[Construction and identification of recombinant vectors carrying herpes simplex virus thymidine kinase genes expressed in vascular endothelial cells]

Xiao-Ping Liu, Bao-Jin Li, Chao Zhang
Ai Zheng, Aizheng, Chinese Journal of Cancer 2006, 25 (2): 179-84

BACKGROUND & OBJECTIVE: Blocking tumor angiogenesis is a promising tumoricidal approach. Herpes simplex virus-thymidine kinase (HSV-tk) suicide gene could effectively damage neoplastic vascular endothelial cells. However, the killing effect of currently used HSV-tk system is non-specific due to employing cytomegalovirus (CMV) as its promoter. Kinase domain insert containing receptor (KDR), a kind of vascular endothelial growth factor receptor, is highly expressed on tumor vascular endothelial cells, but lowly expressed on normal tissues. This study was to construct a recombinant adenovirus containing KDR promoter-mediated HSV-tk suicide gene, and analyze its specific expression on vascular endothelial cells.

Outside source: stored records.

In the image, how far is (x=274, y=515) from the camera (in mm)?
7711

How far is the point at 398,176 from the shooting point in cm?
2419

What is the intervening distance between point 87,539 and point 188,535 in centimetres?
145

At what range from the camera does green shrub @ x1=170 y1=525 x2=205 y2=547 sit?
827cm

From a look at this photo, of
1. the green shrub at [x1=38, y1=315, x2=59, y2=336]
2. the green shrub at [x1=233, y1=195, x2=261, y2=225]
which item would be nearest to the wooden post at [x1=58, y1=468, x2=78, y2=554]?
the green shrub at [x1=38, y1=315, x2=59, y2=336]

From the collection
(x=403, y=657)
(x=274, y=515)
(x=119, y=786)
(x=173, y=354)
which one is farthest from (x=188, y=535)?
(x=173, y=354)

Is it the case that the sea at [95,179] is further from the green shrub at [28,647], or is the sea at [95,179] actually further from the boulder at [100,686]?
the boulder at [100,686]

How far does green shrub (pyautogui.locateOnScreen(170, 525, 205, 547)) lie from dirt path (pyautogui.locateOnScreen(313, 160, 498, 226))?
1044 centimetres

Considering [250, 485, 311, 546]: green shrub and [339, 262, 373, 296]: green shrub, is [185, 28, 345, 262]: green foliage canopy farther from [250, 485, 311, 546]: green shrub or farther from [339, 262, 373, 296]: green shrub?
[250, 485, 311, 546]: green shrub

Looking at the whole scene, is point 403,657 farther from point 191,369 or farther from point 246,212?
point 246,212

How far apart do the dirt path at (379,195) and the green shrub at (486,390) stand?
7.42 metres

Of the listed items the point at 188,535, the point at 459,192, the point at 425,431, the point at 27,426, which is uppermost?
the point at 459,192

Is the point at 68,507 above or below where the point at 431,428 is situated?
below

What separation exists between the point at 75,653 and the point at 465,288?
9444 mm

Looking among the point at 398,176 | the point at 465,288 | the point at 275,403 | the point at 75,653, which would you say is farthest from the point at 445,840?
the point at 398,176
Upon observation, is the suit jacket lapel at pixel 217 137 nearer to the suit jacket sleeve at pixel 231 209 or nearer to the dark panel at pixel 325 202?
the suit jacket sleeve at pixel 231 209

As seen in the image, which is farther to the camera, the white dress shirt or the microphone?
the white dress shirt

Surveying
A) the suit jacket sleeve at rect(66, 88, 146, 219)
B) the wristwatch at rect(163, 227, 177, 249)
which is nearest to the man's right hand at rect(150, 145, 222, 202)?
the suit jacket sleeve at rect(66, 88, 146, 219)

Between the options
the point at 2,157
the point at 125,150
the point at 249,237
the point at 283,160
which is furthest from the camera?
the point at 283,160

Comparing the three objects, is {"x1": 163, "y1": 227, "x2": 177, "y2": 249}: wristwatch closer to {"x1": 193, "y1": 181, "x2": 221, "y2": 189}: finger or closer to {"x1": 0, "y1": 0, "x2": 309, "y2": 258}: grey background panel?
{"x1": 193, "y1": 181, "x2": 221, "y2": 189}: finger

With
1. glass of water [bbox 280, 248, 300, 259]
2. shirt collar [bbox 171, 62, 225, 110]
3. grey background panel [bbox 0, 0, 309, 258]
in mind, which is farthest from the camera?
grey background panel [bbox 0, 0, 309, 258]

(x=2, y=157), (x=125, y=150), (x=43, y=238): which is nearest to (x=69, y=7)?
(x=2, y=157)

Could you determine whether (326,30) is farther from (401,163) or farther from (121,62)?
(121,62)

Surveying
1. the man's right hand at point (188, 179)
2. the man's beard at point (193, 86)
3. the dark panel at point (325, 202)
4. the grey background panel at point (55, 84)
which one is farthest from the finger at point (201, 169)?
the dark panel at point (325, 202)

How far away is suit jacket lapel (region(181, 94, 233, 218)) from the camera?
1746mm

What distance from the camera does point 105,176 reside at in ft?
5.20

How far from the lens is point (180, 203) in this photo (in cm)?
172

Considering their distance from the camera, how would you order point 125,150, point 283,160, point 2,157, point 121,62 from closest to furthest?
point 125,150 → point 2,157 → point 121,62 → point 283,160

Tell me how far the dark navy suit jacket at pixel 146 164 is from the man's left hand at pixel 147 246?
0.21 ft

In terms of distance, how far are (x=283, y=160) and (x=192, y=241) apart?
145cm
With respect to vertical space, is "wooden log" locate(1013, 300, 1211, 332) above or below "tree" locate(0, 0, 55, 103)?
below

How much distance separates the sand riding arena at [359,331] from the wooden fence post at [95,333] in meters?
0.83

METHODS: KDR-tk fragment was subcloned into corresponding restriction sites of vector with directional cloning method using pAdeasy system to construct recombinant adenoviral plasmid containing KDR promoter-controlled HSV-tk gene (AdKDR-tk). After packaged and amplified in 293 cells, the virus was used to infect KDR-expressed human umbilical venous endothelial cells (HUVECs) and KDR-unexpressed liver cancer cell line HepG2. After administration of ganciclovir (GCV), proliferation of gene-transfected HUVECs and HepG2 cells was evaluated by MTT assay.

RESULTS: According to the results of restriction digestion, reverse transcription-polymerase chain reaction (RT-PCR) and PCR, the length, position and orientation of inserted genes were correct. The titer of the recombinant adenovirus was 1 x 10 (10) pfu/ml. Under infection index of 100, with the concentration of GCV increased from 0 to 50 microg/ml, the survival rates of AdKDR-tk-transfected HUVECs and HepG2 cells decreased from 100% to (28.94+/-5.67)% and (75.45+/-2.91)%, respectively (P<0.01).

CONCLUSION: Adenovirus-mediated transfection of KDR promoter-HSV-tk gene could direct endothelial specific gene expression.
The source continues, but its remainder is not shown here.